By Mariah ThompsonPublished 3 years ago 7 min read
Eve
Photo by Wolfgang Rottmann on Unsplash

Evelina Sanchez blinked her ice blue eyes open and groaned as a loud musical alarm blared. Her head hurt from contraband bottles of champagne and too much reckless behavior for a Wednesday night. She reached for her pillow and pulled it down over head, the weight of the soft, dense down soothing against her throbbing temples, dampening the noise. The sun shone through the wide-open window, creating floating shadows of leaves and tracing patterns of light to dark across the floor. A breeze blew inside, gently fluttering the sheer white curtains.

The offending noise was coming from the pocket of her denim jeans lying crumpled on the ground next to her bed. Groaning again, Eve tossed the pillow aside and groped blindly amongst the pile of clothes for her phone. “PILL” flashed across the screen; a daily reminder permanently set in her phone. She roughly dropped it back to the floor and grabbed for the pillow again, desperately trying to block out the reality of awakening. After a few minutes, she jerked the pillow aside and pushed herself upright.

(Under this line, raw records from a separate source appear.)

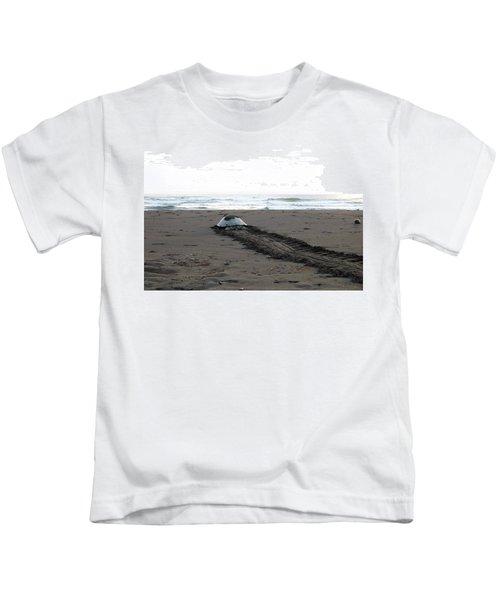 Green Sea Turtle Returning To Sea Kids T-Shirt
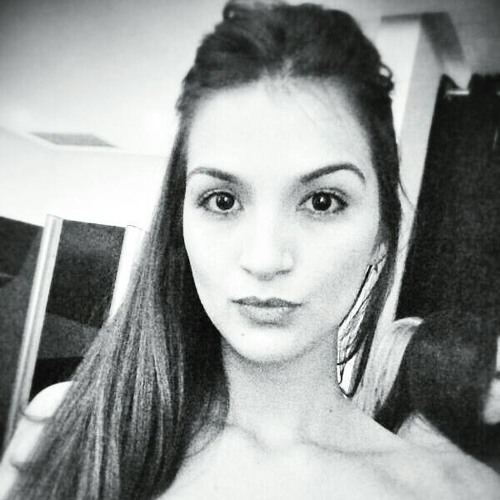 Isamara Cezimbra's avatar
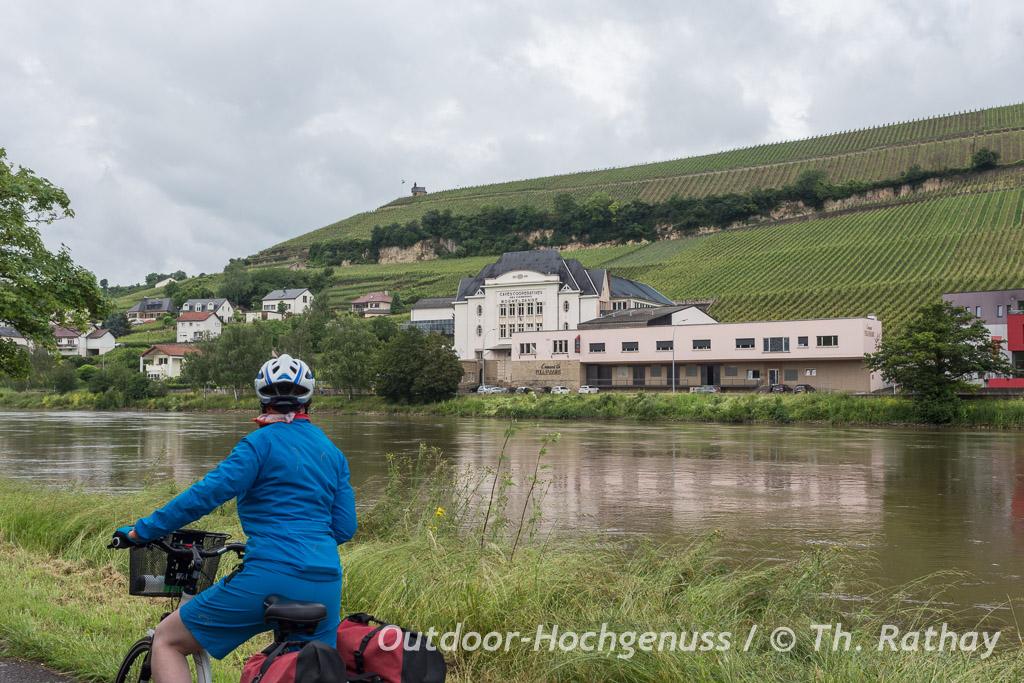 Blick von der Deutschen Moselseite auf Luxemburg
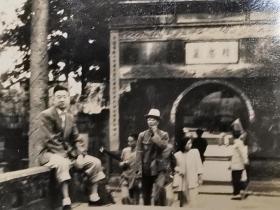 民国浙江杭州风景岳庙精忠墓门前的游人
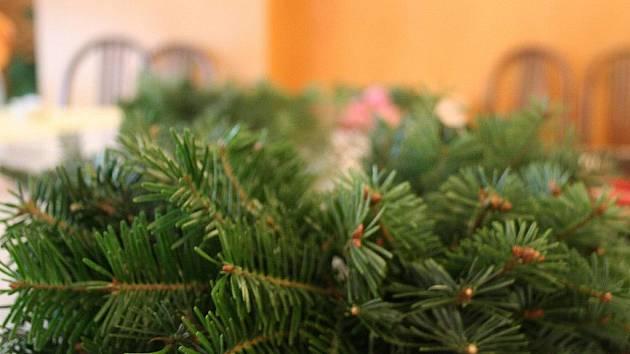 Ze spousty jehličnatých větviček vykouzlily maminky s dětmi i obyvatelky Domu s pečovatelskou službou v Blansku adventní věnce.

“Well, guess I’m up” she said out loud to no one, her voice filled with annoyance. Eve was used to living by herself, but had developed a habit of talking to herself just to break the stillness. She reached to her bedside table and grabbed the orange pill bottle, shook one onto her palm and swallowed it quickly without water.

She stretched her long limbs, swung her legs around to meet the floor, and begrudgingly stood up, pushing her cream-colored bedsheets to the end of her bed. She walked naked across the bedroom of her mobile home to the small bathroom- another perk of living alone, she thought, was the freedom to be naked as often as she desired.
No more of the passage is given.